Zawsze, lub prawie zawsze jest tak, że dyżurnym problemem zastępczym jest aborcja, zakazy z nią związane etc. Kiedy coś się dzieje i ktoś chce przykryć temat, to zaczyna się jazda z aborcją. Nie jest to pomysł PiSu, ale był wykorzystywany, o ile pamiętam, dość często. Jednak po raz pierwszy kobiety powiedziały „nie”, mamy dość, nie chcemy, aby za sprawą problemów najbliższych kobietom właśnie i bardzo, bardzo trudnych, ktoś załatwiał swoje sprawy.
Byłam na wszystkich spotkaniach i oczywiście na Czarnym Marszu.
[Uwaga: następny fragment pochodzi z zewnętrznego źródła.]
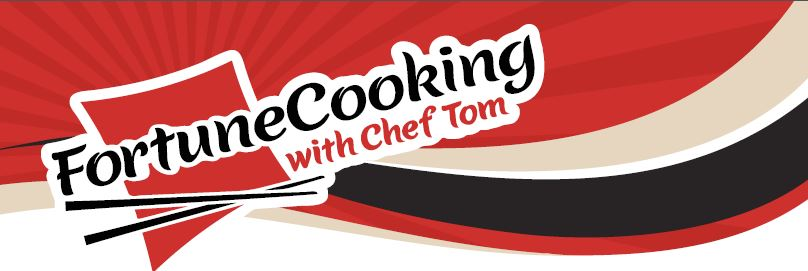 Fortune Cooking logo.JPG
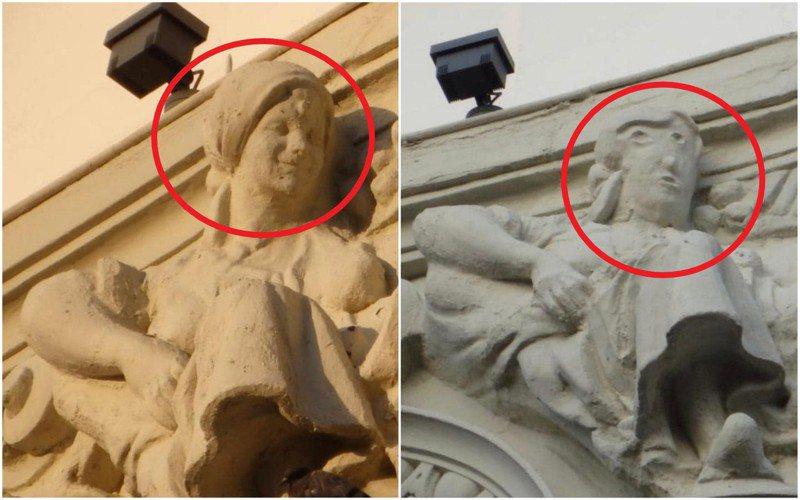 西班牙西北部城市帕倫西亞(Palencia)有一座被裝飾在建築外牆上的雕像,近日被揭經過災難性的「修復」,慘被毀容,從一名微笑的女子變成「眼歪嘴斜」的大叔。美聯社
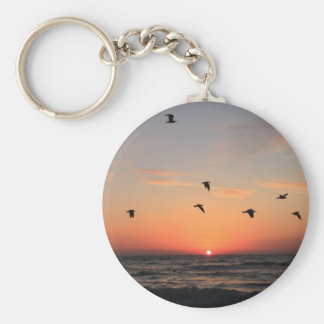 Sunrise Flight Key Chains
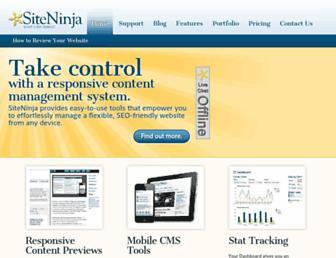 site-ninja.com screenshot
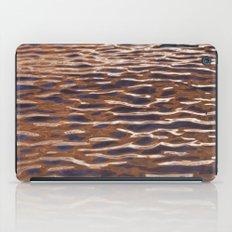 Ripple iPad Case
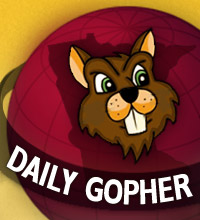The Daily Gopher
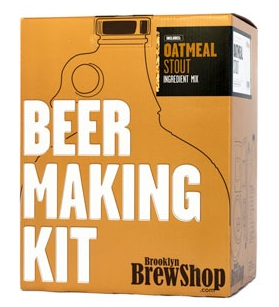 brooklyn brew shop 2.png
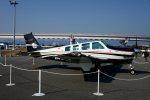T.Sazenさんが、神戸空港で撮影した日本個人所有 A36 Bonanza 36の航空フォト(飛行機 写真・画像)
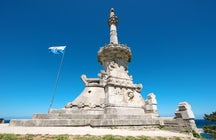 Monument to the Marquis of Comillas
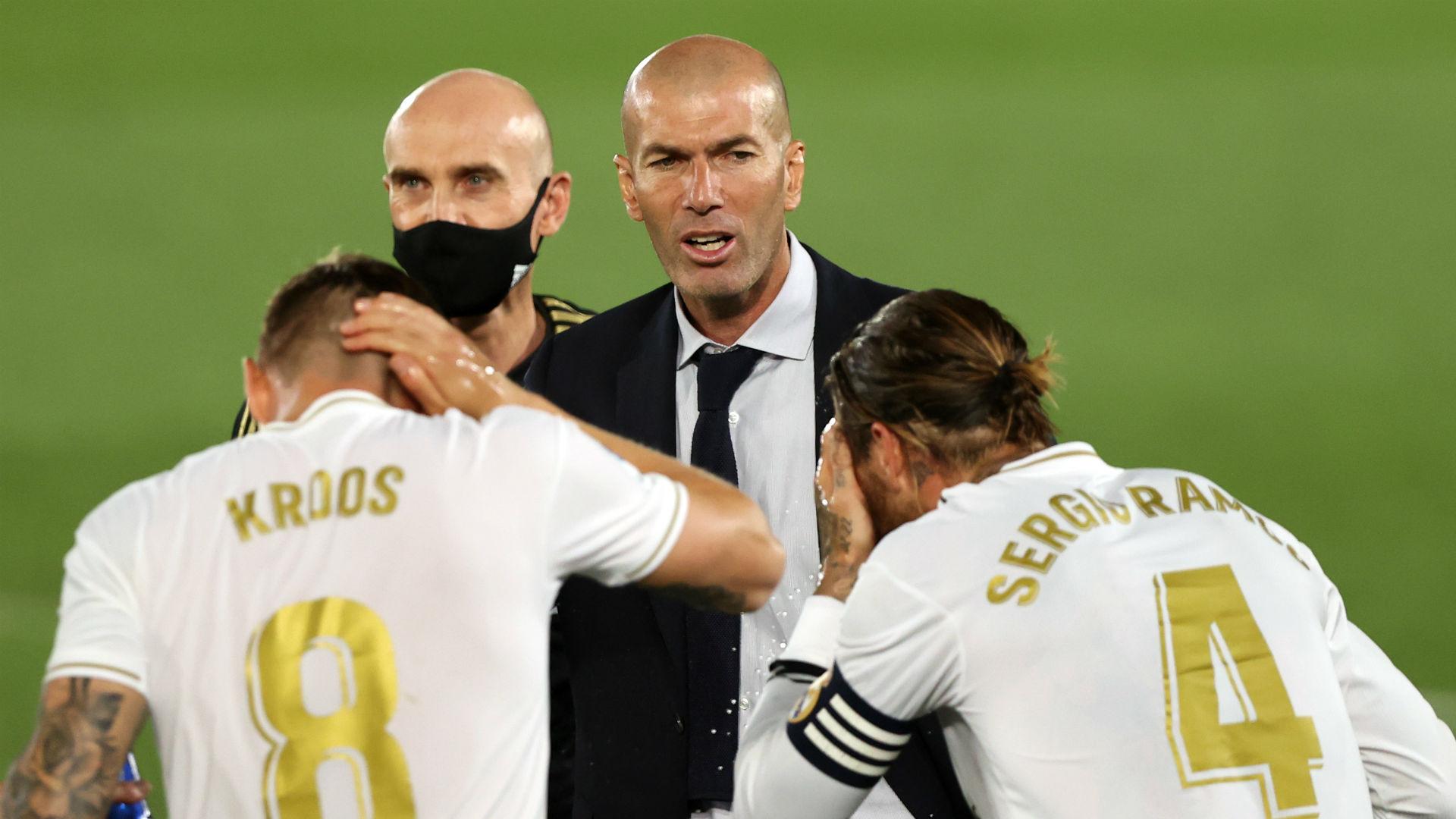 No LaLiga euphoria at Madrid as Zidane preaches focus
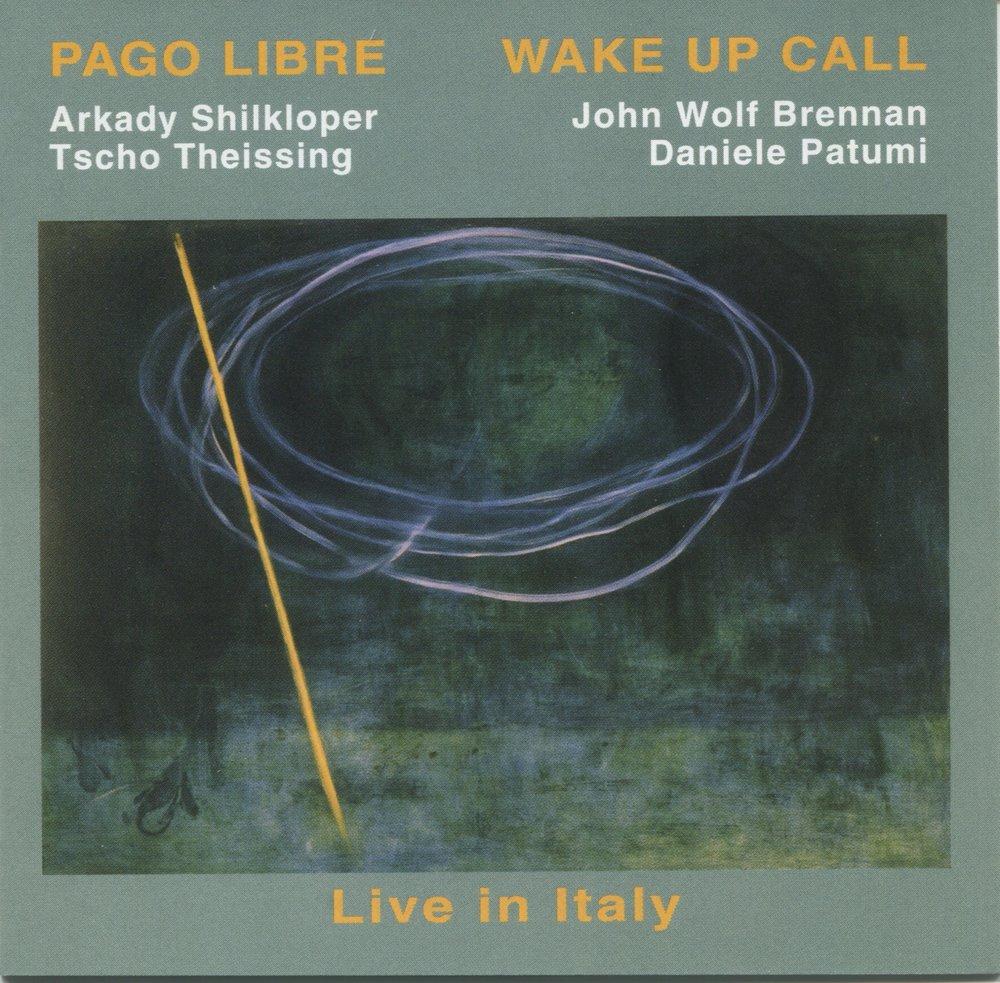 Cover Pago Libre WAKE UP CALL.jpeg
Nie pomyślałam nawet, że kiedykolwiek przyjdzie mi znów strajkować w sprawie obrony ludzkiej godności i wolności. Jestem z pokolenia solidarnościowego i swoje strajki, jak mi się wydawało, już zaliczyłam. A tu znów, wobec zamachu na wolność – wypadało stanąć w szeregu. I Szanowni Państwo, były to szeregi dość specyficzne. W Krakowie, jak przeczytałam, w Czarnym Marszu wzięło udział ponad 20 tysięcy ludzi. W przeważającej ilości były to młode kobiety. Wiele z nich było z dziećmi, a zapewne bardzo wiele ma dzieci. I tak naprawdę, co wszędzie podkreślam, nie był to marsz popierający aborcję. Ja sama nie jestem zwolenniczką aborcji. Był to marsz za edukacją, za wolnością wyboru i przeciw wykorzystywaniu aborcji, jako tematu zastępczego. Głos był mocny. Może kogoś to nauczy, aby nie wykorzystywać kobiet i ich spraw do tuszowania innych problemów, które ma państwo. Dajmy spokój.
I szlag mnie trafia (przepraszam), jak facet przed urzędem powiedział mi, że jest przeciwny marszowi, bo „nawet dziecko z gwałtu trzeba urodzić, ponieważ nie wolno zabić”. A potem dodał „moja żona tez tak myśli i na pewno by takie dziecko urodziła”. I to jest różnica, jak mniemam, pomiędzy teorią i praktyką. A praktyka, oby nie spotkała żony w/w członka PO, mogła by wykazać zupełnie rożne postawy i zachowania i być zaskakująca dla wszystkich.
A TVP 1 wieczorem nadała film o eugenice. Czytaj: manipulacji ciąg dalszy.